Dang, it’s been way too long! So much happens and I forget to update my blog, then I feel overwhelmed and don’t know where to start…
I guess a good place would be to share some truths the Lord placed on my heart while we were home over the Christmas vacation. One night toward the end of the trip, I was wrestling with the Lord concerning His provision and future plans. I just planted myself in the midst of wanting to solve it on my own and sat and listened to what I felt He was trying to say to me. These were the words that I wrote down:
My portion for you is good.
(I kept thinking of the passage in Psalm 16, “The boundary lines have fallen for me in pleasant places…” but yet do I really receive all that He chooses to give me with a glad heart? Or am I too busy thinking about what so-and-so has to be grateful for the gift set before me?)
Trust me to the ends of your toes.
(Ladies, I don’t know if any of you can relate, but often the idea of trusting with our heart holds little value when we stew over something incessantly with our minds or make ourselves sick to our stomachs with worry. The Lord reminded me of Mark 12:30, “Love the Lord your God will all your HEART and with all your SOUL and with all your MIND and with all your STRENGTH.” I realized that often I am not loving the Lord when I am not trusting and surrendering to Him fully, and that I do not trust Him literally with every part of myself! Jesus pretty much covered his bases in this one statement.)
My plan for you is different.
(I realized how easy it is for me to line up my life alongside a friend’s mentally and compare what I have, where I am, what I own, what I lack…I just sensed the Lord telling me to richly dwell where I am. Tim and I have been led to Bolivia for a sure purpose by a steadfast God who creatively writes all our stories uniquely. I would never trade in what I’ve been given for anyone else’s plan or portion.)
My banner over you is love.
(Songs 2:4 says, “He has brought me to his banquet hall and his banner over me is love.” Reading this passage brought back an old cheesy Sunday school song that has been etched in my memory. How beautiful, though, to know with confidence that the Lord proudly displays his affection for us, that He stakes His mark on us and claims us for everyone to see.)
Don’t stop bringing me all your wants and needs.
(Do you ever start to feel like your prayers are going unheard? Or that your requests are just a little outlandish? This statement reminded me that the Lord desires for His children to come to Him above all, that no request is too great for Him, and that He is not offended when we lay things before His feet.)
Don’t waste your life in worry, comparison, and catch-up.
(It’s easy to step out of life overseas back into suburban America and be overwhelmed with advances that have been made in your absence. Whether people are buying houses, having babies, sporting fancy cars or just toting around the new iPhone, it’s easy to feel a need to catch up to where others are. I realized that I could easily give the enemy such a foothold in this area and once again be unsatisfied based on a standard I alone am holding myself to, a lie that I am believing of where my worth is found.)
Why would I draw your hearts there and not supply funds?

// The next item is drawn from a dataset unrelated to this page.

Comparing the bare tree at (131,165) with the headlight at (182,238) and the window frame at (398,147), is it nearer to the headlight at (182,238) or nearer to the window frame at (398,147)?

(This specifically confronts the reality of having to raise substantially more support for this upcoming move to the Dominican Republic. And yet we are always blown away rather than disappointed by God’s provisions through financial supporters. I realized that He has been drawing us to a new place and that He is the one who is promising to provide.)
I realize none of these are all that profound, but just maybe one of them hits a soft spot wherever you are. I see as I write out these truths just how simple they are and how trivial my concerns can be, but how relevant our God really is.